=== Exercise aim ===
Repeat the records below exactly as they appear, leaving out any pictures.
*** Records for the task
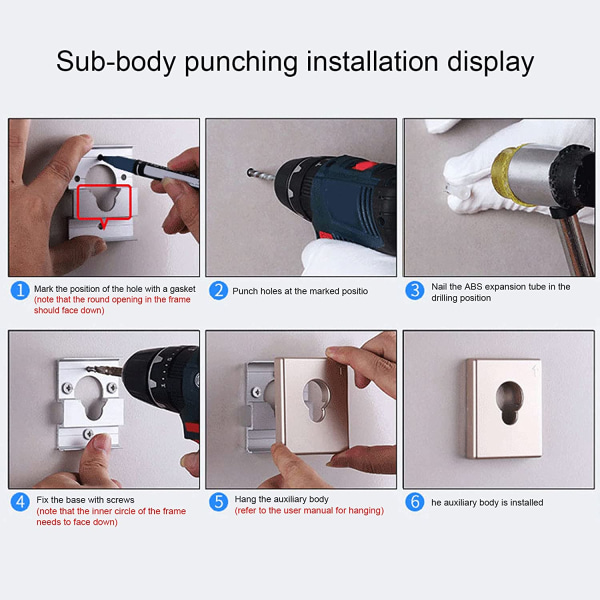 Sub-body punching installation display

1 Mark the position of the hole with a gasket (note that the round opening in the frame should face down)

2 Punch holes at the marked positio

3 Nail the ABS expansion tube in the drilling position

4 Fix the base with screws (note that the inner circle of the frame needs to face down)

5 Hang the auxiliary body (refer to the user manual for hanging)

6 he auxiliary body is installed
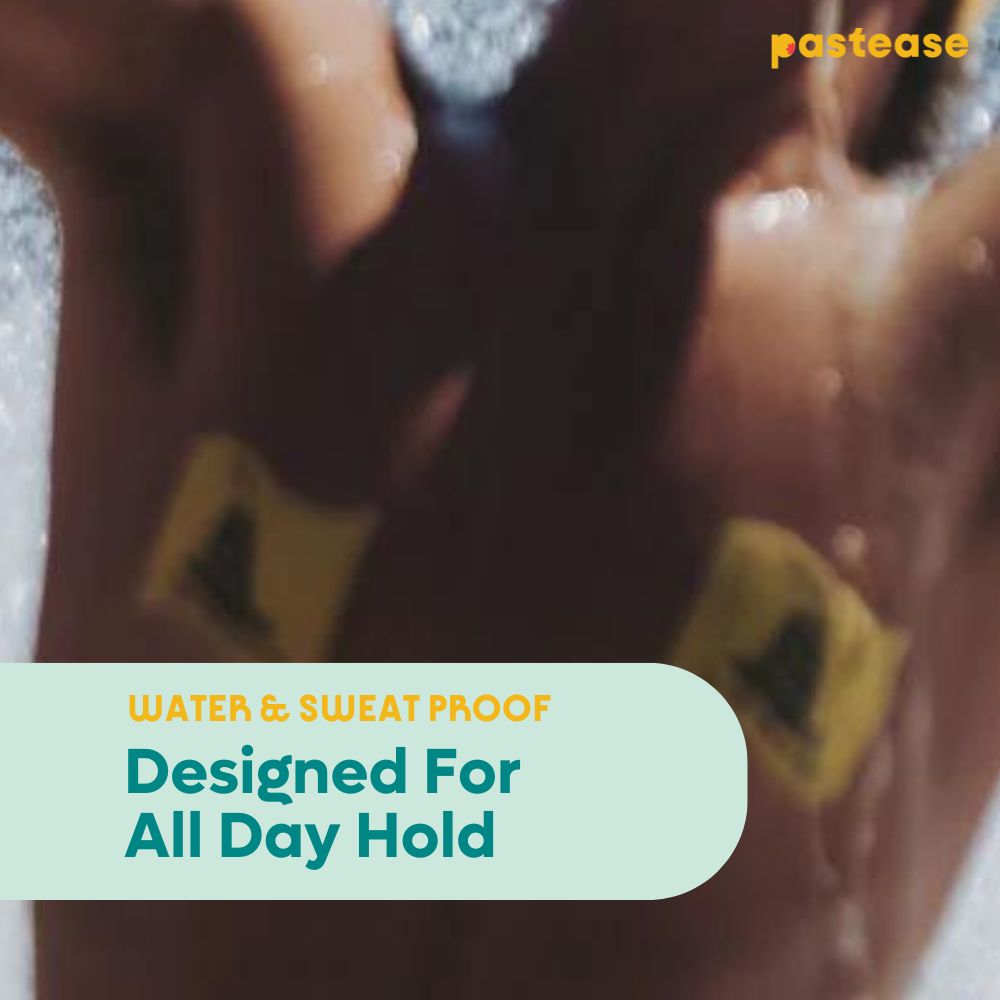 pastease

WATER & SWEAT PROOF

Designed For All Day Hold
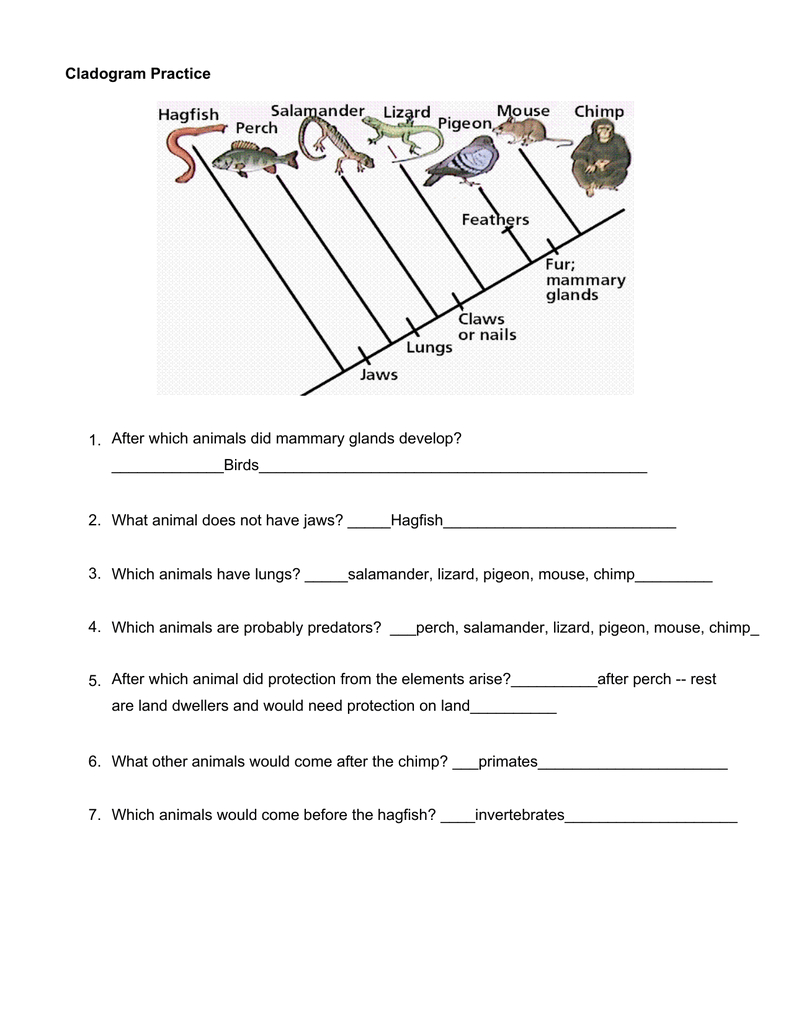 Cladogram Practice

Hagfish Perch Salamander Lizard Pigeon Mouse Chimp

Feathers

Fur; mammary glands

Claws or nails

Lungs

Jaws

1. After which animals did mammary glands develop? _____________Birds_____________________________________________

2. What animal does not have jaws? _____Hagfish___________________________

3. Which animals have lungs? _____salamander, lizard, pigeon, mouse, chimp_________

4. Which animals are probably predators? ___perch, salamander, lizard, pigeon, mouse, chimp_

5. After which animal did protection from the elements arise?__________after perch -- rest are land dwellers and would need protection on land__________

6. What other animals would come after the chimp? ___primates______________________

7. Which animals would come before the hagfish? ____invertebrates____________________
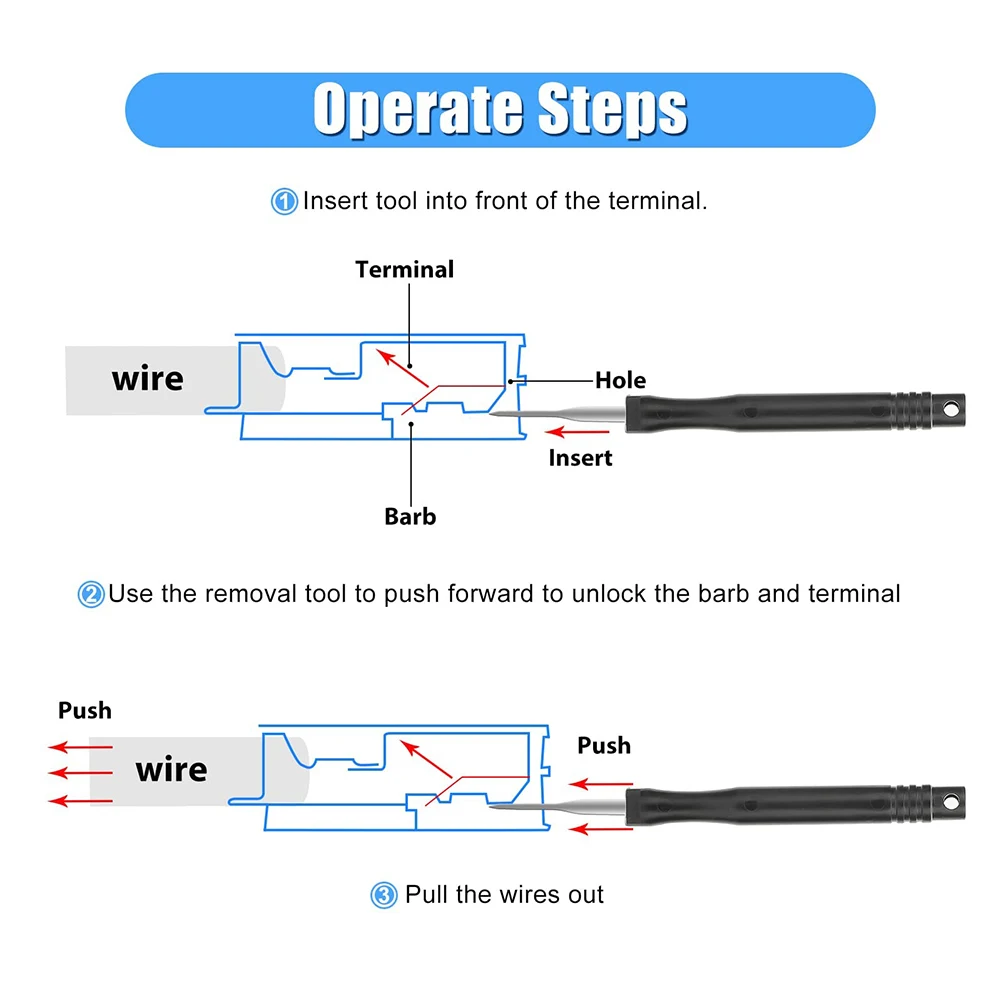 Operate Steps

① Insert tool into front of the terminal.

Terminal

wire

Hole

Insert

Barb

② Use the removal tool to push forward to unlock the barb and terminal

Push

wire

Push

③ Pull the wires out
******
=== Exercise solution ===
 Sub-body punching installation display

1 Mark the position of the hole with a gasket (note that the round opening in the frame should face down)

2 Punch holes at the marked positio

3 Nail the ABS expansion tube in the drilling position

4 Fix the base with screws (note that the inner circle of the frame needs to face down)

5 Hang the auxiliary body (refer to the user manual for hanging)

6 he auxiliary body is installed
 pastease

WATER & SWEAT PROOF

Designed For All Day Hold
 Cladogram Practice

Hagfish Perch Salamander Lizard Pigeon Mouse Chimp

Feathers

Fur; mammary glands

Claws or nails

Lungs

Jaws

1. After which animals did mammary glands develop? _____________Birds_____________________________________________

2. What animal does not have jaws? _____Hagfish___________________________

3. Which animals have lungs? _____salamander, lizard, pigeon, mouse, chimp_________

4. Which animals are probably predators? ___perch, salamander, lizard, pigeon, mouse, chimp_

5. After which animal did protection from the elements arise?__________after perch -- rest are land dwellers and would need protection on land__________

6. What other animals would come after the chimp? ___primates______________________

7. Which animals would come before the hagfish? ____invertebrates____________________
 Operate Steps

① Insert tool into front of the terminal.

Terminal

wire

Hole

Insert

Barb

② Use the removal tool to push forward to unlock the barb and terminal

Push

wire

Push

③ Pull the wires out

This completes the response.